▸ **Provided passage**:
[Start of Attachment]
Should an occlusion balloon be routinely used during bronchoscopic lung cryobiopsy?
Several studies have described the prophylactic placement of an OB in the segmental or lobar bronchus.,, The OB is inflated immediately after performing each biopsy to avoid spillage of blood to other parts of the airway, in case massive bleeding occurs. Further, the tamponade effect produced by the OB helps in controlling the bleeding. Different types of OBs have been used in various studies: Balloon occlusion catheter (Fogarty; Edwards Lifesciences, Irvine, CA, USA), endobronchial blocker (Arndt; Cook Medical, Bloomington, IN, USA), and percutaneous transluminal angioplasty balloon catheter (ATB Advance, Cook Medical).,, The usual size of the OB used in bronchial blockade is 5–7 Fr.
In studies describing the use of OB, the incidence of bleeding has ranged from 1.4% to 30%.,, Higher bleeding rates have been reported in studies that have not described the use of OB (up to 78% moderate-to-severe bleeding).,, Massive bleeding after biopsy entails the risk of immediate hypoxemia and asphyxia, especially if it floods the contralateral bronchial tree. It may also trigger an acute exacerbation of the underlying ILD, resulting in the need for prolonged ventilation.
The use of an OB reduced the risk of moderate-to-severe bleeding (bleeding incidence, 1.8% vs. 35.7%; adjusted odds ratio [OR], [95% confidence interval (CI)]; 0.02 [0.001–0.18]) in one study. Further, two reports have described the introduction of the prophylactic use of OB into their procedural protocol after encountering serious bleeding., It is important to ensure the correct placement of the balloon and prevent its displacement and rupture while performing BLC. There is a theoretically higher chance of the balloon getting damaged when placed adjacent to the probe in the segmental bronchus compared to its placement in the lobar bronchus.
[End of Attachment]
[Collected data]
[Start of Attachment]
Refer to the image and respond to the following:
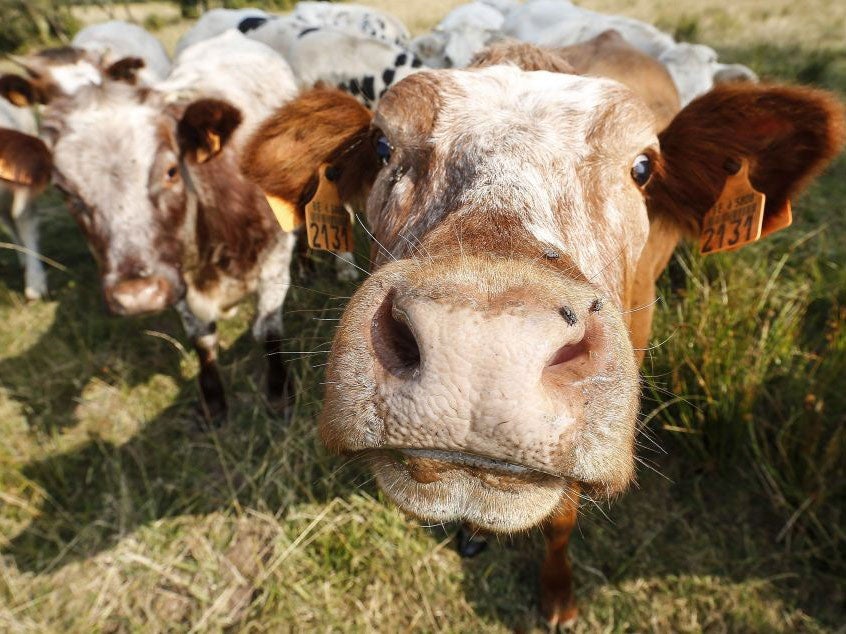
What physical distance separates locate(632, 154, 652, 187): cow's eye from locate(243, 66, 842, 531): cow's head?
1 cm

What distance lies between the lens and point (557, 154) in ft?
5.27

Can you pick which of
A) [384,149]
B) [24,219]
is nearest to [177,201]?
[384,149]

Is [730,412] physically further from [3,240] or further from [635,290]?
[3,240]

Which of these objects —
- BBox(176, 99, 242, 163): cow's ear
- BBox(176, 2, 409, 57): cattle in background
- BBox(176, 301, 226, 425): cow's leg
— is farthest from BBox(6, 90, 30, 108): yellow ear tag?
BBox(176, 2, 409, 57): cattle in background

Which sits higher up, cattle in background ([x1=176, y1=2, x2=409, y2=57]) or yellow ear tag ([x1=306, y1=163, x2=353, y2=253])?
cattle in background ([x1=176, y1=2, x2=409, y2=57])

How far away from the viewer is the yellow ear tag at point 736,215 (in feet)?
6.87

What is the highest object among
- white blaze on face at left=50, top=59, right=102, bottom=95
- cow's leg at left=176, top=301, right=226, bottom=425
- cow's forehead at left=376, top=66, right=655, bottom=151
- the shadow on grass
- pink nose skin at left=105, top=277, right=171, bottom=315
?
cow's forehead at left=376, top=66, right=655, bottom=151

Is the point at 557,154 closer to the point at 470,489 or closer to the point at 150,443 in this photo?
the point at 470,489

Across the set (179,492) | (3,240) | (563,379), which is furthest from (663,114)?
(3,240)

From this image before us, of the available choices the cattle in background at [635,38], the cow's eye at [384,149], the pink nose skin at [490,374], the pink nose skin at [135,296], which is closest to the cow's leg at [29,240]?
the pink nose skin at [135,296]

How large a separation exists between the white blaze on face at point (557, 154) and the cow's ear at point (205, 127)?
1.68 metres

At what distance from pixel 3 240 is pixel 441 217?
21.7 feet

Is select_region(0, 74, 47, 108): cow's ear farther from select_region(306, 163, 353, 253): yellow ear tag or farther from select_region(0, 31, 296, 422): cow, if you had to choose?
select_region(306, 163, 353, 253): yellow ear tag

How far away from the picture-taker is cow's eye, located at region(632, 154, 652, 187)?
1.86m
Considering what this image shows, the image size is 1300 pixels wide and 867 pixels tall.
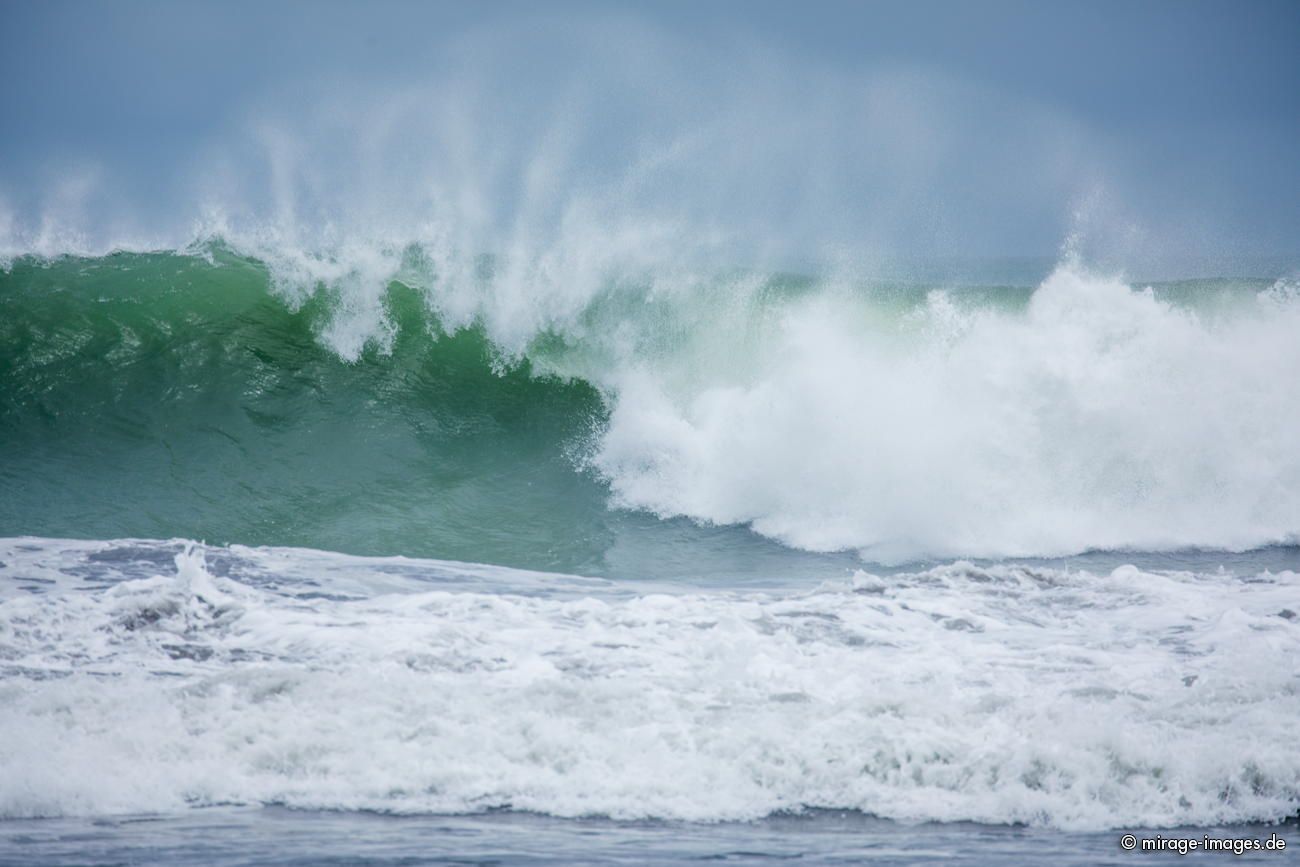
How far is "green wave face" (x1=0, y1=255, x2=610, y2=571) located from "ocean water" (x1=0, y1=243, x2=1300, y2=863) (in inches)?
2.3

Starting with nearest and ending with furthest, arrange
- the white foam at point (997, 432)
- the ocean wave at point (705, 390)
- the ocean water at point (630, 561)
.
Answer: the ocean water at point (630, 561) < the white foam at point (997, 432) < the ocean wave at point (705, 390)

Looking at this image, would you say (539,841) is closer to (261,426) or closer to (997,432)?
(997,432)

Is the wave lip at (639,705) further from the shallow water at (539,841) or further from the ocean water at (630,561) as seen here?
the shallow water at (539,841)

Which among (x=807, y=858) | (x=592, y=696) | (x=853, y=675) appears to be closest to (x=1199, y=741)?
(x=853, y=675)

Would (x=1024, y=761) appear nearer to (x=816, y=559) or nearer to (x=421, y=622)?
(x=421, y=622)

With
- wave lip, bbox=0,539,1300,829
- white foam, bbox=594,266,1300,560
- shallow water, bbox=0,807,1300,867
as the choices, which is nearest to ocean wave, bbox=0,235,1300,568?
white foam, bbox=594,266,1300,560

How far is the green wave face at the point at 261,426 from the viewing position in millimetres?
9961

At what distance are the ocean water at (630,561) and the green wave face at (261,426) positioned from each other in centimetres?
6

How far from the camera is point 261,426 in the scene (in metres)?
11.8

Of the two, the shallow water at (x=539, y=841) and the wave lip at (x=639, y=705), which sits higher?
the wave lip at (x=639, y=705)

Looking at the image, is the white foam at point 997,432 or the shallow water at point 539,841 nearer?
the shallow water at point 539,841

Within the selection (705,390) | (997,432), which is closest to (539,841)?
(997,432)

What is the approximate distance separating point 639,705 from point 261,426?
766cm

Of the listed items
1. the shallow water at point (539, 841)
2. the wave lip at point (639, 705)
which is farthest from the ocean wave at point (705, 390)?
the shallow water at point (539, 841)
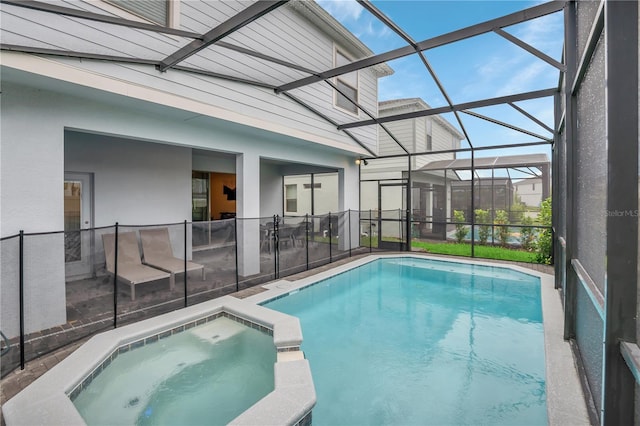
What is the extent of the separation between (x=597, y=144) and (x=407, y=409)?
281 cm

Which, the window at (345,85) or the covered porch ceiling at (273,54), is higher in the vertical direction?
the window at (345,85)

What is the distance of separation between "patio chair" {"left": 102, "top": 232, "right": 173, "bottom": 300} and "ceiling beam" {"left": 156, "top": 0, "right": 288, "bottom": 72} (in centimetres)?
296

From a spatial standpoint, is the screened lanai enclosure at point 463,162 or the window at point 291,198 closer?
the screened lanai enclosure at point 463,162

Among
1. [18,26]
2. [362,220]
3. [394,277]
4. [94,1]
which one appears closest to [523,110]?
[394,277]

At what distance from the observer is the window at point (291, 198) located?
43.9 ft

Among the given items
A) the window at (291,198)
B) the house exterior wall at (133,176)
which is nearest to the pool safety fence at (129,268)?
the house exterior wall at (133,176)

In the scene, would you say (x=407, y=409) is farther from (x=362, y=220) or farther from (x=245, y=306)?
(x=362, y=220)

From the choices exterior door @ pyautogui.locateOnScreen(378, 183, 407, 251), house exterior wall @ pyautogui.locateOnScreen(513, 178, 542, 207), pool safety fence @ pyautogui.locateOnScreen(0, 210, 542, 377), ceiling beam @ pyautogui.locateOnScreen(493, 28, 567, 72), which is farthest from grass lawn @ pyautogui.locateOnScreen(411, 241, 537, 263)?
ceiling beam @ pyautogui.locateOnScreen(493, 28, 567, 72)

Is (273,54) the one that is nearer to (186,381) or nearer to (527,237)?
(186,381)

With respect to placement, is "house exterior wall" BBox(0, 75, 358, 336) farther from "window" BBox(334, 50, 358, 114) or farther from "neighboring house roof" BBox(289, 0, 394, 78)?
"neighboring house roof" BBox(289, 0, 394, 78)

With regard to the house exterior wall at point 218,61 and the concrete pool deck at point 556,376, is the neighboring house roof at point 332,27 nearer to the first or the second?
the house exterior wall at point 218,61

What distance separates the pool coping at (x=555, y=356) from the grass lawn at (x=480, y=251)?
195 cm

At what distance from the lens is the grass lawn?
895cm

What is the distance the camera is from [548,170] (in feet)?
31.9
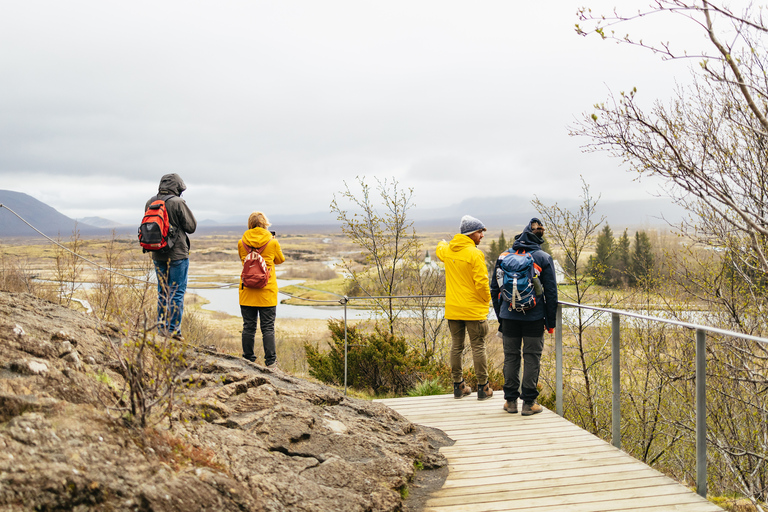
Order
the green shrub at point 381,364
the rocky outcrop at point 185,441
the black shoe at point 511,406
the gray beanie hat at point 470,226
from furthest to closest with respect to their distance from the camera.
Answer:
[End of Attachment]
▸ **Tasks for this exercise**:
A) According to the passage on occlusion balloons in lung cryobiopsy, what is the usual size of the balloon used for bronchial blockade?
B) Please continue the passage on occlusion balloons in lung cryobiopsy, starting after its last sentence.

▸ **Per-task answers**:
A) 5–7 Fr.

B)
- We recommend that an OB should be used while performing BLC (2A).
Should fluoroscopy be used for guiding bronchoscopic lung cryobiopsy?
All but three published studies on BLC have reported the use of fluoroscopy during the procedure [Table 4].,, Fluoroscopy is used to facilitate the appropriate placement of the cryoprobe tip before performing BLC. This is important because of several reasons. If the probe is blindly advanced up to the pleura, it may increase the risk of pneumothorax. A retrospective study found a reduced risk of pneumothorax with the use of fluoroscopy (pneumothorax incidence, 5.9% vs. 20.9%) (adjusted OR [95% CI], 0.26 [0.07–0.94]). There are several other advantages of using fluoroscopy during BLC. The appropriate placement of cryoprobe “closer to” the periphery is essential for sampling the subpleural parenchyma, which is especially useful in the differentiation of IPF and fibrotic NSIP. In such a situation, when an attempt is made to sample the subpleural parenchyma, the cryobiopsy specimen would contain fragments of pleura. However, the presence of pleura does not necessarily mean that the patient will develop a pneumothorax, although the risk is higher.,, Thirdly, inadvertent proximal sampling in the absence of fluoroscopy may lead to disruption of major bronchial vessels, resulting in significant bleeding. Finally, fluoroscopic guidance may help in screening for pneumothorax immediately after each biopsy.
The positioning of cryoprobe is a trade-off between the risk of pneumothorax, on the one hand (the probe placed too close to the pleura), and the increased risk of bleeding along with the chances of potentially missing the subpleural lung parenchyma, on the other (when the probe is placed too proximally). A large study (n = 297) with a large proportion (39%) of cases diagnosed with usual interstitial pneumonia (UIP)/NSIP (where peripheral lung sampling is most important) has described the placement of cryoprobe about 10 mm away. The study reported a diagnostic yield of 83% with 20% of subjects having a pneumothorax. Probe placement 15–20 mm from the pleura, described in another study, may be associated with a lesser incidence of pneumothorax (3%) but may potentially miss out on subpleural sampling (diagnostic yield, 68%) and may be associated with an increased bleeding risk (4%).
- We recommend that fluoroscopic guidance should be used during the performance of BLC, wherever available (2A)
- We suggest that the cryoprobe may be placed about 10 mm from the pleura for performing BLC (3B).
What is the size of the cryoprobe that should be used for bronchoscopic lung cryobiopsy?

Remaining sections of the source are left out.